ASSIGNMENT:
The records sit below. Return every line in them that holds the word "Care".

[Short descriptive text snippets]
*** Begin section ***

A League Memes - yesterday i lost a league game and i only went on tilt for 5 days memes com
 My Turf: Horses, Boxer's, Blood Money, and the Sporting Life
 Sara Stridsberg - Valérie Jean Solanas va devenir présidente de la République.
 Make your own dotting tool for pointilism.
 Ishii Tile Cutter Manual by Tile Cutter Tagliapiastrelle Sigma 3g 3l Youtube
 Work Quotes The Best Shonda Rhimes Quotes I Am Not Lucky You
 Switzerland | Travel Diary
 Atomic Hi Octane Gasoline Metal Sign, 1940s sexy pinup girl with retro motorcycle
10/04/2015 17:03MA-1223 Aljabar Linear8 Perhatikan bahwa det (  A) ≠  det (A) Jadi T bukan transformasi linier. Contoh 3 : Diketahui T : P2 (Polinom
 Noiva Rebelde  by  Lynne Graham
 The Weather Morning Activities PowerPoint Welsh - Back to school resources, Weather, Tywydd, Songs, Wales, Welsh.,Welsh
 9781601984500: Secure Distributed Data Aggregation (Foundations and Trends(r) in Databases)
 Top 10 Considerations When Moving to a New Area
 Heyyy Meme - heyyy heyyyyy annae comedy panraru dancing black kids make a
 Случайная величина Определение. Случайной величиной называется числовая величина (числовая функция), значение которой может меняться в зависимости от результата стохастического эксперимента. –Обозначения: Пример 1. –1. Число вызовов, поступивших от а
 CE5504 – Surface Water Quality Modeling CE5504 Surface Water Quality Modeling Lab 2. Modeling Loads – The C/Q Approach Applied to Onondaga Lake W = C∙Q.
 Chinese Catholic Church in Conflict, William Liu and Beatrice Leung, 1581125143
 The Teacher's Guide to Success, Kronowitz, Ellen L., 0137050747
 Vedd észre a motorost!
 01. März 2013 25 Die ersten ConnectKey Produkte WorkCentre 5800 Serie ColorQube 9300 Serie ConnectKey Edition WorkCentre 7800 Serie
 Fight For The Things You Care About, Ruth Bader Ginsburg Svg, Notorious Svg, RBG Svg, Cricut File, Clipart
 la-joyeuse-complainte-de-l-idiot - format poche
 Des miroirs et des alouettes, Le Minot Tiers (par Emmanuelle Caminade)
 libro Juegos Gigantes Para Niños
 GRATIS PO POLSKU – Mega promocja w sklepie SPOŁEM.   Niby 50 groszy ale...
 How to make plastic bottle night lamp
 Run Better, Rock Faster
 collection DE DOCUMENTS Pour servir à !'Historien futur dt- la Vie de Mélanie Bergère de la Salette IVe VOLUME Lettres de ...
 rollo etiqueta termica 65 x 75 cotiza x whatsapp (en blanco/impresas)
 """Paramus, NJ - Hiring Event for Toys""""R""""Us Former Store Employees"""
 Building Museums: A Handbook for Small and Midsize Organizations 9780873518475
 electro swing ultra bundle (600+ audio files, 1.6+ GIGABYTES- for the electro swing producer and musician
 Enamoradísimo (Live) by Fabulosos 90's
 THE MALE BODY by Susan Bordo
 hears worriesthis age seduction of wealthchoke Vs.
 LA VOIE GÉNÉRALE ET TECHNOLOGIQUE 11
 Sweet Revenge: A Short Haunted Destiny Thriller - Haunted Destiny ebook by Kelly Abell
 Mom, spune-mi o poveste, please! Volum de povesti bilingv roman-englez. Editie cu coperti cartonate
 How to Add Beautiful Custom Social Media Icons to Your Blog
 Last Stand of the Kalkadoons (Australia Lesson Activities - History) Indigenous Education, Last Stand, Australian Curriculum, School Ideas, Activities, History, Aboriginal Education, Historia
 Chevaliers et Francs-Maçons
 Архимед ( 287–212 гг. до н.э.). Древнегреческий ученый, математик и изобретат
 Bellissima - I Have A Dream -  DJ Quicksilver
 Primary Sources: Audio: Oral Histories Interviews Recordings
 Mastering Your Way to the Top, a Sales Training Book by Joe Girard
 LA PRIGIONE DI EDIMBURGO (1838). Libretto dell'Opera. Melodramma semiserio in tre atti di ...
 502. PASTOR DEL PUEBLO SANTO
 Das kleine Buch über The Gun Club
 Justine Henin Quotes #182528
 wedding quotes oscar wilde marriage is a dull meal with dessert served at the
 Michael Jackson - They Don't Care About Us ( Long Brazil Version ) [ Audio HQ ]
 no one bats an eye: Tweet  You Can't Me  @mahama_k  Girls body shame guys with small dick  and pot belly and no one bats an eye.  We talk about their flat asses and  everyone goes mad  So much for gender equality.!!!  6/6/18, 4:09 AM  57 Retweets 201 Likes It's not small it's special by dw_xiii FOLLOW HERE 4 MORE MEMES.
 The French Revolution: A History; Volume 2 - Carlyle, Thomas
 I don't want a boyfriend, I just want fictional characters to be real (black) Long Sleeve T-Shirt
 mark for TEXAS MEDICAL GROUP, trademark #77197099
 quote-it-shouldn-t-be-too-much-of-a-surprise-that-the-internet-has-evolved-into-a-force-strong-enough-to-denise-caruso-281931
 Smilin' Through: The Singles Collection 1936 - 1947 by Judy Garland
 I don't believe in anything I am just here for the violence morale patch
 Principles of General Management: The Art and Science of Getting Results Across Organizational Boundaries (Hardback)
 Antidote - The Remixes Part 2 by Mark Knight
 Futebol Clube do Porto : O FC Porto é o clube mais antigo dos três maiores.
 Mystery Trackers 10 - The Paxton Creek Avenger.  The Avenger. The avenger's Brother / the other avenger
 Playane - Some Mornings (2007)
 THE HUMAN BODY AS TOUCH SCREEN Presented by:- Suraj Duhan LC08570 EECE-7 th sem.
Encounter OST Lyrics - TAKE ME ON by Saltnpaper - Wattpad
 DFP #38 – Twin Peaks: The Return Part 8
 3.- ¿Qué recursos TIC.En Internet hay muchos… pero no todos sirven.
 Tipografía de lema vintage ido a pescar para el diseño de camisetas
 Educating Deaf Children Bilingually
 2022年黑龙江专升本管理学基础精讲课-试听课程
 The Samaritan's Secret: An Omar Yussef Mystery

*** End section ***

TASK SOLUTION:
 Fight For The Things You Care About, Ruth Bader Ginsburg Svg, Notorious Svg, RBG Svg, Cricut File, Clipart
 Michael Jackson - They Don't Care About Us ( Long Brazil Version ) [ Audio HQ ]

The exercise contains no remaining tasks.